Le Conseil constitutionnel a été saisi d’une question prioritaire de constitutionnalité (QPC) relative à la conformité à la Constitution de l’article 706-71 du code de procédure pénale, dans sa rédaction résultant de l’ordonnance n° 2016-1636 du 1er décembre 2016 relative à la décision d’enquête européenne en matière pénale, relatif à l’utilisation de la visioconférence sans accord du détenu dans le cadre d’audiences relatives au contentieux de la détention provisoire.
Les requérants et les parties intervenantes soutenaient que ces dispositions portaient atteinte, notamment, aux droits de la défense. Ils faisaient valoir que les garanties encadrant le recours à la visioconférence étaient insuffisantes.
Dans une décision du 20 septembre 2019, le Conseil constitutionnel se prononce sur le régime applicable aux demandes de mise en liberté formées par les personnes placées en détention provisoire.
Le Conseil constitutionnel juge que, en prévoyant que, lorsque l’audience porte sur une demande de mise en liberté, l’intéressé ne peut s’opposer à ce que sa comparution personnelle s’effectue par le biais d’un moyen de télécommunication audiovisuelle, les dispositions contestées visent à éviter les difficultés et les coûts occasionnés par les extractions judiciaires. Elles contribuent ainsi à la bonne administration de la justice et au bon usage des deniers publics.
En outre, le Conseil constitutionnel relève que la décision de recourir ou non à un tel moyen de télécommunication audiovisuelle appartient au juge. Celui-ci peut donc toujours privilégier la comparution physique de l’intéressé devant lui s’il l’estime nécessaire. Par ailleurs, l’utilisation de la visioconférence n’est possible que dans le respect de garanties énoncées par l’article 706-71 du code de procédure pénale, dont celle que la communication se tienne dans des conditions garantissant le droit de la personne à présenter elle-même ses observations.

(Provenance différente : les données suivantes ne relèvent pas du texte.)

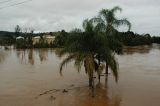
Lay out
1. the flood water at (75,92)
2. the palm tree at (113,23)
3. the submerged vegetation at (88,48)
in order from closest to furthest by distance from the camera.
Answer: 1. the flood water at (75,92)
2. the submerged vegetation at (88,48)
3. the palm tree at (113,23)

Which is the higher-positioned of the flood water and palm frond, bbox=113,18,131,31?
palm frond, bbox=113,18,131,31

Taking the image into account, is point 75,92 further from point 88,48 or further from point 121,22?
point 121,22

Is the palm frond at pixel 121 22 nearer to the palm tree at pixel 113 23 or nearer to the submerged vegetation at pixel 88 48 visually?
the palm tree at pixel 113 23

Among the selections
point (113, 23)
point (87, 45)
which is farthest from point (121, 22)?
point (87, 45)

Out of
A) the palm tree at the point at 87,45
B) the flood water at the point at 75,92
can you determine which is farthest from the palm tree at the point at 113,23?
the palm tree at the point at 87,45

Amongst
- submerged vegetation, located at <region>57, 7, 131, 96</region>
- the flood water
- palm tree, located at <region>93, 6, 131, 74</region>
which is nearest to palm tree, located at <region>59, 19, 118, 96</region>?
submerged vegetation, located at <region>57, 7, 131, 96</region>

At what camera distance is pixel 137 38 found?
2761 inches

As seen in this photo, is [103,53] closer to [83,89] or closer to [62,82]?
[83,89]

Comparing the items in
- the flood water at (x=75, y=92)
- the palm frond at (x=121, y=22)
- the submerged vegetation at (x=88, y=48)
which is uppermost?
the palm frond at (x=121, y=22)

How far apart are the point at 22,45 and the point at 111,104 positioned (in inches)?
1920

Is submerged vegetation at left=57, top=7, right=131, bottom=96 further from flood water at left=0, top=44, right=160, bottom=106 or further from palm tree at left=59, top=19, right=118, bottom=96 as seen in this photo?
flood water at left=0, top=44, right=160, bottom=106

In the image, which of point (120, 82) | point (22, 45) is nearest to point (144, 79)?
point (120, 82)

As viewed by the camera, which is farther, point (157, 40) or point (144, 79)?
point (157, 40)

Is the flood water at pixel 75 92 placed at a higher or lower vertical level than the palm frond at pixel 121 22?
lower
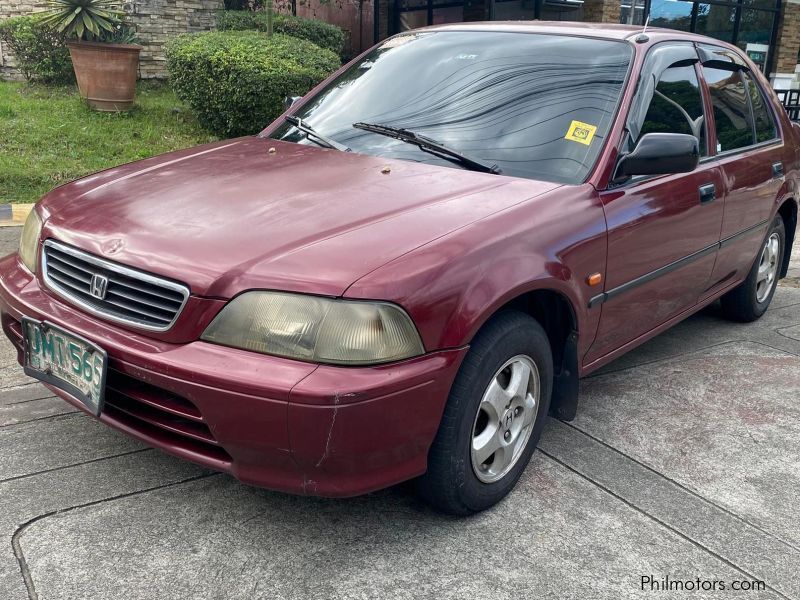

Enfin, en dehors des cas où le transport de la personne détenue paraît devoir être évité en raison de risques graves de troubles à l’ordre public ou d’évasion, l’intéressé a le droit de s’opposer au recours à un moyen de télécommunication audiovisuelle lorsqu’il est statué sur son placement en détention provisoire ou sur la prolongation de cette détention. Cette faculté lui garantit donc la possibilité d’être présenté physiquement devant la chambre de l’instruction appelée à statuer sur sa détention provisoire, dès le début de sa détention, puis à intervalles réguliers, tous les quatre mois en matière délictuelle et tous les six mois en matière criminelle, à chaque prolongation de celle-ci.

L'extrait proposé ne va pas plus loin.